Fig. 4 is the luminous efficiency of BCP thickness and light-emitting component.
Fig. 5 is the colourity of BCP thickness and light-emitting component.
Fig. 6 is Ag, ITO, organic layer, the index of refraction (n) of Mg.
Fig. 7 is Ag, ITO, organic layer, the attenuation coefficient (k) of Mg.
Embodiment
In embodiment, use material for CuPc(copper peptide green grass or young crops), NPD(N, N'-diphenyl-N, N'-bis-(1-naphthyl)-1,1'-biphenyl-4,4'-diamines), BCP(2,9-dimethyl-4,7-diphenyl-1,10-phenanthroline), compound (7) (phenyl two pyrenyl phosphine oxides), compound (16) (two (the diphenylphosphine oxygen base) anthracenes of 9,10-), Alq
3(three (oxine) aluminium), TBDB(4,4 '-bis-(N, N-xenyl) amino) biphenyl).
The manufacture method of film sample
Alkali-free glass substrate (Asahi Glass Co., Ltd, AN100) carry out the UV ozone washing processing of 20 minutes, and then be arranged in vacuum deposition apparatus, carry out exhaust, until the vacuum degree in device is than under the high vacuum degree condition of 1 × 10-3Pa, by resistance heating vapour deposition method, evaporation is prepared the film of about 1600nm.Evaporation rate is 1nm/s.
The film sample index of refraction of above-mentioned preparation and the assay method of attenuation coefficient are first to use reflection beam splitting film thickness gauge-FE3000( great Zhong Electronics Co., Ltd) measure the reflectivity of substrate normal, then, the light splitting reflectance spectrum obtaining is used to carat Mo-Ke Ruoni (K-K analysis3) conversion and applicableization of least square method, obtained index of refraction and the attenuation coefficient of the organic film of preparing on substrate.Shown in Fig. 1 and Fig. 2, use assay method of the present invention to obtain the index of refraction of the specific wavelength of the various organic materials of the embodiment of the present invention and comparative example (n) and attenuation coefficient (k) value.

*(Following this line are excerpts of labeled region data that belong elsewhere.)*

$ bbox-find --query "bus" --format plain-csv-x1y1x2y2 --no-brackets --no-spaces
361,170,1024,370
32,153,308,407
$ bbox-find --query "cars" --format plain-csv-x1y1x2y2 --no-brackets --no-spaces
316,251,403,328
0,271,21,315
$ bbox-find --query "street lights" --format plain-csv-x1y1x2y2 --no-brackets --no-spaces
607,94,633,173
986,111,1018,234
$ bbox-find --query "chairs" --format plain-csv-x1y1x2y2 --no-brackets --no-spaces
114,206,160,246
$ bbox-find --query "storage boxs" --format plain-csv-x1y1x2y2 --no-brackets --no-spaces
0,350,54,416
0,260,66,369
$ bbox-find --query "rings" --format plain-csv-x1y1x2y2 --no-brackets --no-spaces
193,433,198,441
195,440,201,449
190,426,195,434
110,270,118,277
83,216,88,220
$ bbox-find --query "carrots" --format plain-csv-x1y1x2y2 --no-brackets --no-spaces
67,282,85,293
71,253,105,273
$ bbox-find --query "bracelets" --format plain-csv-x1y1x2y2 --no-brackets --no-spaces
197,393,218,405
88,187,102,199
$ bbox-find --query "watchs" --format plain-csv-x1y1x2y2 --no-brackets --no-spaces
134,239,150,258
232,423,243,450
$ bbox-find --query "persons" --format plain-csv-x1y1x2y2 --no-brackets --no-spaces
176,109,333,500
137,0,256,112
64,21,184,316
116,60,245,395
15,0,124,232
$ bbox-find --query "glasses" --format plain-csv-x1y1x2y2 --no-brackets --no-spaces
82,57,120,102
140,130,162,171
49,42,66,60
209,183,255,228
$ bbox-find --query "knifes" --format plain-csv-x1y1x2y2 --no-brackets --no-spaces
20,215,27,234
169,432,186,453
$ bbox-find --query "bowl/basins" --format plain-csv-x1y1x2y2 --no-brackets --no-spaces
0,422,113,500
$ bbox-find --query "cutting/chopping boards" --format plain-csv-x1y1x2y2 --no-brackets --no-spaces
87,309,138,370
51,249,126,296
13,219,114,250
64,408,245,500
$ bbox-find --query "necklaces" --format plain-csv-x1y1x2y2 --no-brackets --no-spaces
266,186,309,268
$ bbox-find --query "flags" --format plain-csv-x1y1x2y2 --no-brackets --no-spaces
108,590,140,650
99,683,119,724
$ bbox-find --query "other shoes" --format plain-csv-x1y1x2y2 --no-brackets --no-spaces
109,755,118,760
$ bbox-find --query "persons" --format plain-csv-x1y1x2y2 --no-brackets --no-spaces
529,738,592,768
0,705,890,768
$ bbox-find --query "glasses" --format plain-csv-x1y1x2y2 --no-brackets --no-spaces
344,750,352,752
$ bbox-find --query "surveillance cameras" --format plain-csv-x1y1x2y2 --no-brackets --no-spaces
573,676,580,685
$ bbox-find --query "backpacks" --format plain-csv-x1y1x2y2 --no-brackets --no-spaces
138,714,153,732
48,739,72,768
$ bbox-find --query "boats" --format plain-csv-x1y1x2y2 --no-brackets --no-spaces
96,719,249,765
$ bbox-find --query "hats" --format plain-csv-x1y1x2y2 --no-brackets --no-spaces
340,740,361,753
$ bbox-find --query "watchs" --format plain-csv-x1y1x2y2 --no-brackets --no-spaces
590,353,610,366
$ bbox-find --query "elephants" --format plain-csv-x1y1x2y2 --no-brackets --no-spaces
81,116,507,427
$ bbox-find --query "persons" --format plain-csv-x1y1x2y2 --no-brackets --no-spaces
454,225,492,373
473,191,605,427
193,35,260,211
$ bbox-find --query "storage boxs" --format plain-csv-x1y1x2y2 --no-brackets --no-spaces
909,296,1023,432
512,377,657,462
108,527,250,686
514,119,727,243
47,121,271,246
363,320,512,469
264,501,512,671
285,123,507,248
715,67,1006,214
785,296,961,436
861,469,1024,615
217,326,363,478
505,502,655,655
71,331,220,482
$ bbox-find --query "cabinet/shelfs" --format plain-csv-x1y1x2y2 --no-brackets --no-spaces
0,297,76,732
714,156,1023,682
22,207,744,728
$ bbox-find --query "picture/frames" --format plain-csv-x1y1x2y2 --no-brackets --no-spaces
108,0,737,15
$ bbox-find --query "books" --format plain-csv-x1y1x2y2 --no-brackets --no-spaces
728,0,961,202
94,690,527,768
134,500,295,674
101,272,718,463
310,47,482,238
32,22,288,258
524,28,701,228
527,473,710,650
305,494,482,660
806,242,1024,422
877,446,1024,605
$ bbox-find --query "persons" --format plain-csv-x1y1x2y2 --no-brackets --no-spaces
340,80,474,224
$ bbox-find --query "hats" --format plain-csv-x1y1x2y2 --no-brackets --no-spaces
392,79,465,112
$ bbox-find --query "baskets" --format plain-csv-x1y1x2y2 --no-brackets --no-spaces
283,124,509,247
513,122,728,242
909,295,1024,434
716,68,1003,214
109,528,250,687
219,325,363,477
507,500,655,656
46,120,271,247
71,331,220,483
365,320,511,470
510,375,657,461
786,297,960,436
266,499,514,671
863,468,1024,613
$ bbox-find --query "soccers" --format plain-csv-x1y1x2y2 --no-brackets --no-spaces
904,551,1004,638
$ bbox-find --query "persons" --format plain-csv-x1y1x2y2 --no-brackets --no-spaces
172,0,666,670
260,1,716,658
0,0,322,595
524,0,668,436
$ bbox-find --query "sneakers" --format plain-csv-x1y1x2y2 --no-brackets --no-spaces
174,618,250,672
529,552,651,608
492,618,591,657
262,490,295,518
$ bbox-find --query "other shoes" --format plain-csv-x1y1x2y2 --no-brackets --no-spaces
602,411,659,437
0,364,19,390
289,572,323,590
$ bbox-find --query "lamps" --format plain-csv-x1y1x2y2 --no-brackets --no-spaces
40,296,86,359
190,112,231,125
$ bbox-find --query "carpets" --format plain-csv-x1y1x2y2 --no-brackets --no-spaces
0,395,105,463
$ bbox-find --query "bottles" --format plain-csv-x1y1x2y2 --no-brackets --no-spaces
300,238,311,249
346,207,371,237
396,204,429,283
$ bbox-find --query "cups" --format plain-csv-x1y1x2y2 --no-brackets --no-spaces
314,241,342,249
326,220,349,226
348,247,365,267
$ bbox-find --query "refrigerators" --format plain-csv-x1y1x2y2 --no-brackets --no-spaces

Method of evaluating performance when organic coating layer material is used for light-emitting component
When above-mentioned various material is used for the cover layer of light-emitting component, use index of refraction and the attenuation coefficient of the above-mentioned various materials of obtaining, evaluated the performance (luminous efficiency and colourity ((CIE(y))) of light-emitting component.Evaluation method is to have used numerical method.In recent years, numerical method technical merit is developed by leaps and bounds, for example, The Journal of Chemical Physics, 63,1589 (1975), Journal of Applied Physics, 93,19 (2003) and Organic Electronics, 13,1386 (2012) introduce and there is very high experimental result and numerical result consistency.So described optical technology of the present invention aspect, has very high reliability.The numerical method (optical analog calculating) that the embodiment of the present invention has been used JP2006-277987 to record.Verify the correctness of above-mentioned numerical method result, preparation is with the light-emitting component of following preliminary experiment light-emitting component composition, and the results of property of this light-emitting component evaluation and the value that uses numerical method to calculate compare.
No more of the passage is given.